Instruction —
In the data below, how many lines contain the string "exists"? Case matters, so give only the number.

── Data lines ──

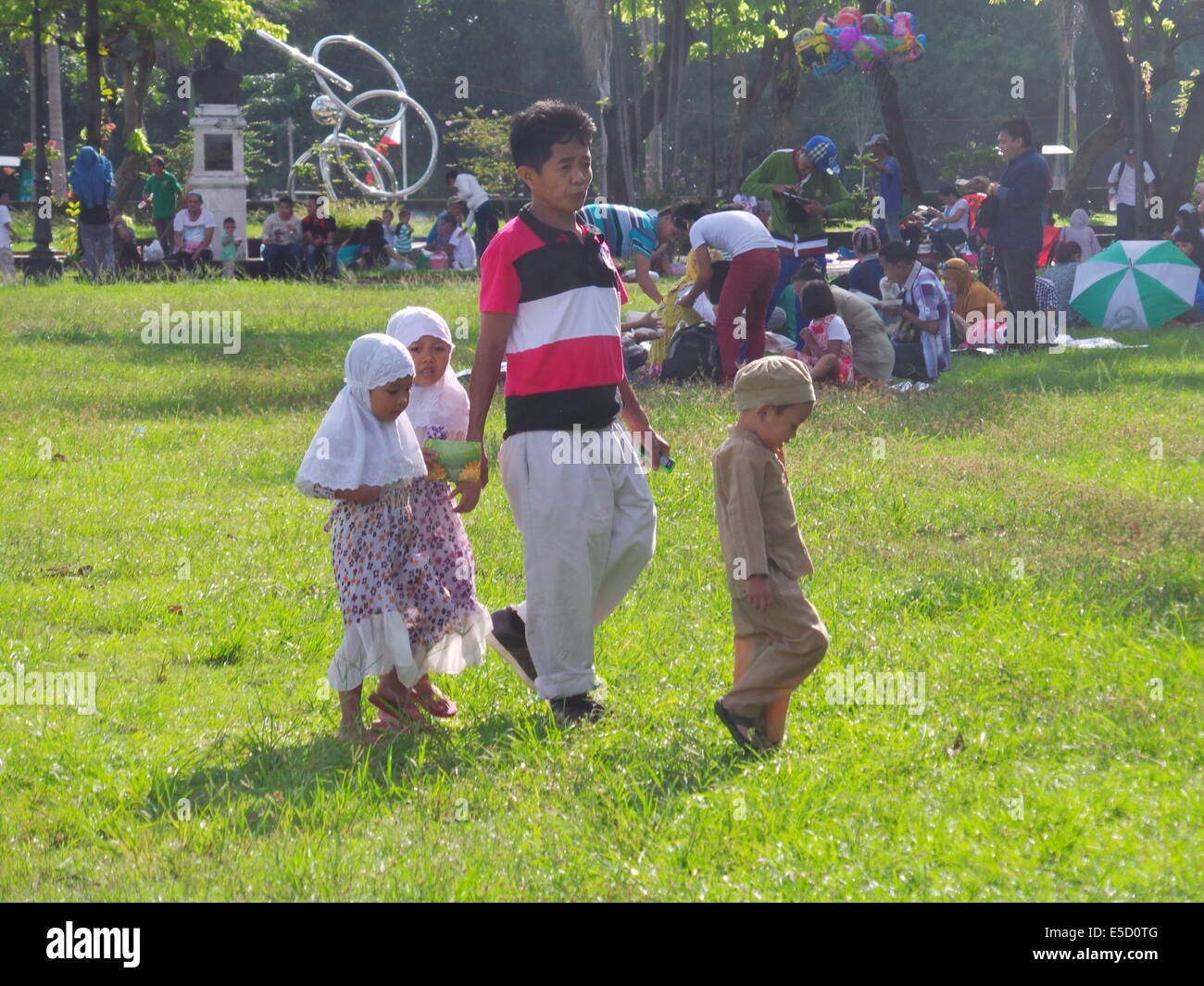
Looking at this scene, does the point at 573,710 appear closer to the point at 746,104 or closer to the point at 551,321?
the point at 551,321

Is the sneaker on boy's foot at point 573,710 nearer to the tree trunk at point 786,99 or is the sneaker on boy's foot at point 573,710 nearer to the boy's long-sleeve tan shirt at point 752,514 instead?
the boy's long-sleeve tan shirt at point 752,514

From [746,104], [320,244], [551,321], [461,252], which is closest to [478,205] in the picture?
[320,244]

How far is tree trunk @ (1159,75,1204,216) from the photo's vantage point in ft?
74.4

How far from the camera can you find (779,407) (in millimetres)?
4879

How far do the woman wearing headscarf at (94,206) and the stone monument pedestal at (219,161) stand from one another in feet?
15.6

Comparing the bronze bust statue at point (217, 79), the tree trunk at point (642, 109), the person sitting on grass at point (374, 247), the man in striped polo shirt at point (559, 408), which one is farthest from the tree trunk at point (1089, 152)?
the man in striped polo shirt at point (559, 408)

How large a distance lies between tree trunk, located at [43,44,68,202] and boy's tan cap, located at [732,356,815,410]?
34.4 metres

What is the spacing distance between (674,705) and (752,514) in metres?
1.00

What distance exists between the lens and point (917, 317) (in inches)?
512

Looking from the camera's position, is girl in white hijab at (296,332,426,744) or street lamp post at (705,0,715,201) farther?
street lamp post at (705,0,715,201)

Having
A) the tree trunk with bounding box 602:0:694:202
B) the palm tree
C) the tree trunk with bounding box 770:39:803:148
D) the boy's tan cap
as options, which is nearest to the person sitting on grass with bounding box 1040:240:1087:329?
the boy's tan cap

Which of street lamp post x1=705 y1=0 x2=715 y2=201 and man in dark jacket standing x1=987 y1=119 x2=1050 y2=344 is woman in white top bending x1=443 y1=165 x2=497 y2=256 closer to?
street lamp post x1=705 y1=0 x2=715 y2=201
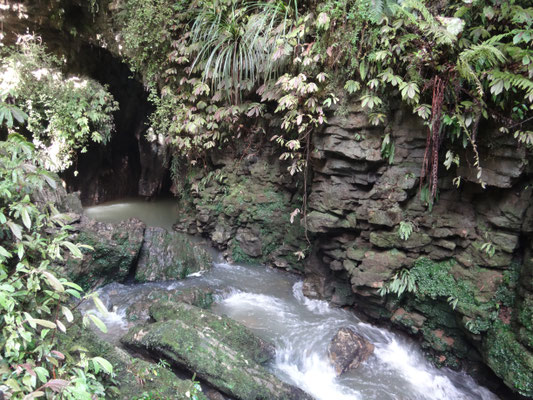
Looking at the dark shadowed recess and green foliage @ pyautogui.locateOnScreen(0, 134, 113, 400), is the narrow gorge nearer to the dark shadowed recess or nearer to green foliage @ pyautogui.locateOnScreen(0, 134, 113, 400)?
green foliage @ pyautogui.locateOnScreen(0, 134, 113, 400)

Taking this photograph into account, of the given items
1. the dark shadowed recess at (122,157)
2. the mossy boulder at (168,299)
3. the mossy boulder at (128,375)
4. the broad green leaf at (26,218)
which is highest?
the dark shadowed recess at (122,157)

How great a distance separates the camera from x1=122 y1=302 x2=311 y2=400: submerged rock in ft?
11.7

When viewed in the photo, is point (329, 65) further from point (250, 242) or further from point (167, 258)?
point (167, 258)

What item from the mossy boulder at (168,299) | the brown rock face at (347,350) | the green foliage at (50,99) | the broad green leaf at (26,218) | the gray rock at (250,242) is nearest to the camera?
the broad green leaf at (26,218)

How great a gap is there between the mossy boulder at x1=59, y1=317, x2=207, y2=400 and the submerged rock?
673mm

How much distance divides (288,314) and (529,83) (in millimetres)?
4630

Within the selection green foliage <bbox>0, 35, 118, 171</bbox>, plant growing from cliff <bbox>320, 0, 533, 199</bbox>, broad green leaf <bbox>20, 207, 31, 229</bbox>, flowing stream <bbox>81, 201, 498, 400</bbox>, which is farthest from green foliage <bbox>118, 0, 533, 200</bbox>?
broad green leaf <bbox>20, 207, 31, 229</bbox>

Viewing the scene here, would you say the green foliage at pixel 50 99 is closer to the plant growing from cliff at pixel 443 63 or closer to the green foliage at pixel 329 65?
the green foliage at pixel 329 65

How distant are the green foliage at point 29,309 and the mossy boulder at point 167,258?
4020 mm

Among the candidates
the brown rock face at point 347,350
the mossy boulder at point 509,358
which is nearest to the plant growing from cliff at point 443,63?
the mossy boulder at point 509,358

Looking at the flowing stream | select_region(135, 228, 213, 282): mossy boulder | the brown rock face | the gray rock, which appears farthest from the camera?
the gray rock

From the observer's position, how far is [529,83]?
3.23 metres

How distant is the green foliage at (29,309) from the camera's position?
1.67 meters

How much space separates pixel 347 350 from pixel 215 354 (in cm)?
201
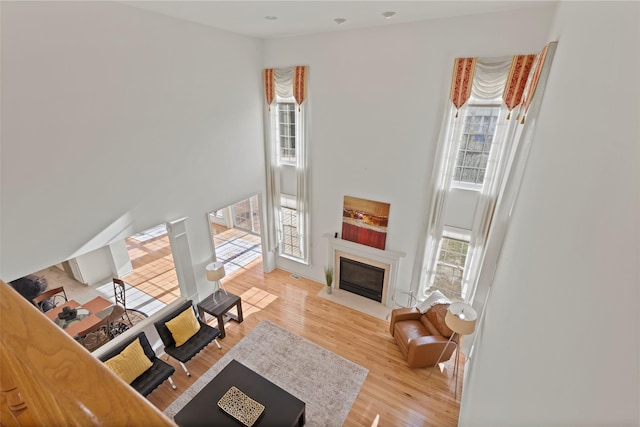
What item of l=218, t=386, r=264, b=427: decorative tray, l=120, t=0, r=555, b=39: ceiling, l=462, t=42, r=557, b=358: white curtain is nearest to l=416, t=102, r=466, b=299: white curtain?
l=462, t=42, r=557, b=358: white curtain

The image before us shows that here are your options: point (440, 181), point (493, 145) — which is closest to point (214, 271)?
point (440, 181)

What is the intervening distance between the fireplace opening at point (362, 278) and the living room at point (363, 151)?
64cm

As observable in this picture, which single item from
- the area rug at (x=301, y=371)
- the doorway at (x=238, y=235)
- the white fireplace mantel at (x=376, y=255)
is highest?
the white fireplace mantel at (x=376, y=255)

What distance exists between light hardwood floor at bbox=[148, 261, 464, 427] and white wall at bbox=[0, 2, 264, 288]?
1.73 meters

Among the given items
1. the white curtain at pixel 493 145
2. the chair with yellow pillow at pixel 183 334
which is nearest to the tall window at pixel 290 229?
the chair with yellow pillow at pixel 183 334

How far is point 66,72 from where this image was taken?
132 inches

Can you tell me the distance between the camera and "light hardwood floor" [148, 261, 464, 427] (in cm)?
434

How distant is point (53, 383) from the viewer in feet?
1.89

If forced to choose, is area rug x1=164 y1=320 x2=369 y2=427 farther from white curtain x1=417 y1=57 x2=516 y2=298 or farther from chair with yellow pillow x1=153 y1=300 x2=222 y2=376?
white curtain x1=417 y1=57 x2=516 y2=298

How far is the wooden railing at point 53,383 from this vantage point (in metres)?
0.52

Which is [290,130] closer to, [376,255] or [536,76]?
[376,255]

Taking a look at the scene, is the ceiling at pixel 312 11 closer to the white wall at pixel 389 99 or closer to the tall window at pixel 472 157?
the white wall at pixel 389 99

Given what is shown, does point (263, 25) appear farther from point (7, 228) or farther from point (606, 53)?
point (606, 53)

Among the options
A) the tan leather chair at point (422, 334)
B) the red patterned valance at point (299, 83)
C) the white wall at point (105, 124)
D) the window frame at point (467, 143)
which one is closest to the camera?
the white wall at point (105, 124)
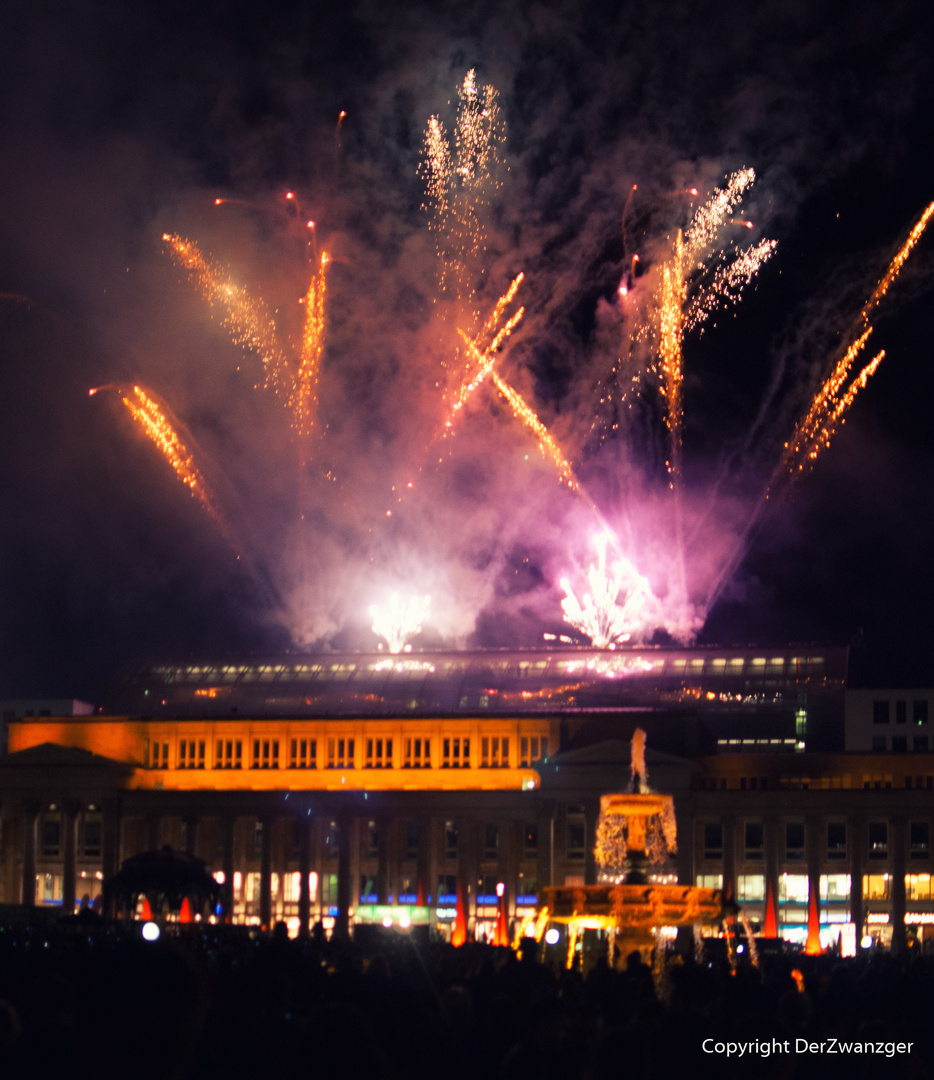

───

Finished answer —
2